Copy out each of the records below word for word, with nothing added or left out.

━━━━━━━━━━━━━━━━━━━━━━━━━━━━━━

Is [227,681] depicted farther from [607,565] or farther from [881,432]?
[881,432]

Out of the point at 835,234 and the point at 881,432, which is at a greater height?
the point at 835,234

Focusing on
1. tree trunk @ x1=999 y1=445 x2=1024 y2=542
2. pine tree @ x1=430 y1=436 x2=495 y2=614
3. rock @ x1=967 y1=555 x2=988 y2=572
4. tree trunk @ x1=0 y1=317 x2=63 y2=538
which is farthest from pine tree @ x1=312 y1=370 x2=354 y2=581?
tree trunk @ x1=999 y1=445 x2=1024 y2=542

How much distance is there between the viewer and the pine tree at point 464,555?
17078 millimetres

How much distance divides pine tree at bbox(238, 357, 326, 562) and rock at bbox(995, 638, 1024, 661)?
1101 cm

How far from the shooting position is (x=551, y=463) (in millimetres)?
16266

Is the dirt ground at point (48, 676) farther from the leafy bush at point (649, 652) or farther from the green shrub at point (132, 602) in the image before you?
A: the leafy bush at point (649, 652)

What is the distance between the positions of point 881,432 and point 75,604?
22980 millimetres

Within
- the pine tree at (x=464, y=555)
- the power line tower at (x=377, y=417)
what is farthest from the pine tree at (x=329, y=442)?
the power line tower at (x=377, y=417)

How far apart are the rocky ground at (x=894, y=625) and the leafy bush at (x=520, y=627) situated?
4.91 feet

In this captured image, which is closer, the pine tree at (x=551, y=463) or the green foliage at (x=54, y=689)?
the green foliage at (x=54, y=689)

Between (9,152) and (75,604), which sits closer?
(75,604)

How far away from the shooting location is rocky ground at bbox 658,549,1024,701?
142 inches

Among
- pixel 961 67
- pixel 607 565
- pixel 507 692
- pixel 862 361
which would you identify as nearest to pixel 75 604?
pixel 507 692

━━━━━━━━━━━━━━━━━━━━━━━━━━━━━━

- [Answer to this task]:
Is [227,681] depicted farther from [607,565] or farther from [881,432]?
[881,432]

Out of the point at 835,234 and the point at 881,432, which is at a greater height?
the point at 835,234

Focusing on
1. tree trunk @ x1=999 y1=445 x2=1024 y2=542
2. pine tree @ x1=430 y1=436 x2=495 y2=614
3. rock @ x1=967 y1=555 x2=988 y2=572
4. tree trunk @ x1=0 y1=317 x2=63 y2=538
which is farthest from pine tree @ x1=312 y1=370 x2=354 y2=581?
tree trunk @ x1=999 y1=445 x2=1024 y2=542

How much distance is there between the viewer and the pine tree at point 464,555?
17078 millimetres

How much distance divides pine tree at bbox(238, 357, 326, 562) and rock at bbox(995, 638, 1024, 661)?
1101 cm

How far from the shooting position is (x=551, y=463) (in millimetres)?
16266

Is the dirt ground at point (48, 676) farther from the leafy bush at point (649, 652) or farther from the green shrub at point (132, 602) in the image before you?
A: the leafy bush at point (649, 652)

What is the distance between the positions of point 881,432 and point 75,604?
22980 millimetres

Within
- the pine tree at (x=464, y=555)
- the power line tower at (x=377, y=417)
what is farthest from the pine tree at (x=329, y=442)?
the power line tower at (x=377, y=417)

How far apart are the rocky ground at (x=894, y=625) and the leafy bush at (x=520, y=627) situated?
4.91 feet

In this captured image, which is closer, the pine tree at (x=551, y=463) or the green foliage at (x=54, y=689)?
the green foliage at (x=54, y=689)

Between (9,152) and (75,604), which sits closer?
(75,604)

How far away from the shooting location is rocky ground at bbox 658,549,1024,701?
142 inches

Among
- pixel 961 67
- pixel 607 565
- pixel 507 692
- pixel 862 361
which would you identify as nearest to pixel 75 604?
pixel 507 692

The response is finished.